__What is asked__:
1. In the article, repeat word for word the passage that begins with "WHO IS VIRGINIA" and ends with "to catch it.)".
2. According to the article, why are people curious about anyone who has written a book? Answer in one to three sentences.

WHO IS VIRGINIA RUTH FUGATE?

What made me think I could or even should write a book?

People are often curious about anyone who has written a book. I guess they think that such a person is someone very special. People have asked me on several occasions, “Who are you?” No one had ever heard of me before I wrote a book.  No one can associate me with any special group, education, or well-known people other than that I am Mrs. J. Richard Fugate (Rick to me). Most people from childhood on knew me as just a shy, quiet, nobody who never did anything special. Since writing On the Other Side of the Garden, women have said some strange things to me, such as:

  • “If I weren’t as intelligent as I am, biblical womanhood would be easy for me too. (I believe there was an insult in there somewhere, but I guess she thought I wasn’t smart enough to catch it.)

__Given records__:

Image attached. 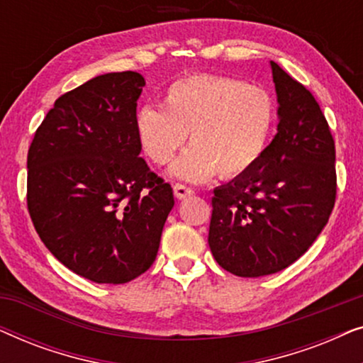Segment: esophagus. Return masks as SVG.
<instances>
[{"mask_svg": "<svg viewBox=\"0 0 363 363\" xmlns=\"http://www.w3.org/2000/svg\"><path fill=\"white\" fill-rule=\"evenodd\" d=\"M173 193H175V196L178 198V200H185V198L193 196V193L195 191H193L191 188L182 185V183H177V185L173 186Z\"/></svg>", "mask_w": 363, "mask_h": 363, "instance_id": "obj_1", "label": "esophagus"}]
</instances>
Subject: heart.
I'll list each match as a JSON object with an SVG mask.
<instances>
[{
	"instance_id": "1",
	"label": "heart",
	"mask_w": 363,
	"mask_h": 363,
	"mask_svg": "<svg viewBox=\"0 0 363 363\" xmlns=\"http://www.w3.org/2000/svg\"><path fill=\"white\" fill-rule=\"evenodd\" d=\"M276 125L274 99L262 87L221 76L175 81L163 94L162 108L137 112L135 130L145 155L168 165L183 143L172 175L200 183L220 172L238 178L251 172L267 150Z\"/></svg>"
}]
</instances>
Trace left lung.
Returning <instances> with one entry per match:
<instances>
[{
	"label": "left lung",
	"instance_id": "obj_1",
	"mask_svg": "<svg viewBox=\"0 0 363 363\" xmlns=\"http://www.w3.org/2000/svg\"><path fill=\"white\" fill-rule=\"evenodd\" d=\"M277 133L246 175L215 188L208 245L218 264L261 277L299 259L329 221L335 203V145L319 104L269 61Z\"/></svg>",
	"mask_w": 363,
	"mask_h": 363
}]
</instances>
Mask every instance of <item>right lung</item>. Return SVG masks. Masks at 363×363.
Masks as SVG:
<instances>
[{"mask_svg":"<svg viewBox=\"0 0 363 363\" xmlns=\"http://www.w3.org/2000/svg\"><path fill=\"white\" fill-rule=\"evenodd\" d=\"M142 74L108 72L64 94L28 152V210L44 246L97 284H123L155 261L172 186L140 158Z\"/></svg>","mask_w":363,"mask_h":363,"instance_id":"add662e5","label":"right lung"}]
</instances>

__Complete answers__:
1.
WHO IS VIRGINIA RUTH FUGATE?

What made me think I could or even should write a book?

People are often curious about anyone who has written a book. I guess they think that such a person is someone very special. People have asked me on several occasions, “Who are you?” No one had ever heard of me before I wrote a book.  No one can associate me with any special group, education, or well-known people other than that I am Mrs. J. Richard Fugate (Rick to me). Most people from childhood on knew me as just a shy, quiet, nobody who never did anything special. Since writing On the Other Side of the Garden, women have said some strange things to me, such as:

  • “If I weren’t as intelligent as I am, biblical womanhood would be easy for me too. (I believe there was an insult in there somewhere, but I guess she thought I wasn’t smart enough to catch it.)

2. The author guesses that people think someone who has written a book must be very special.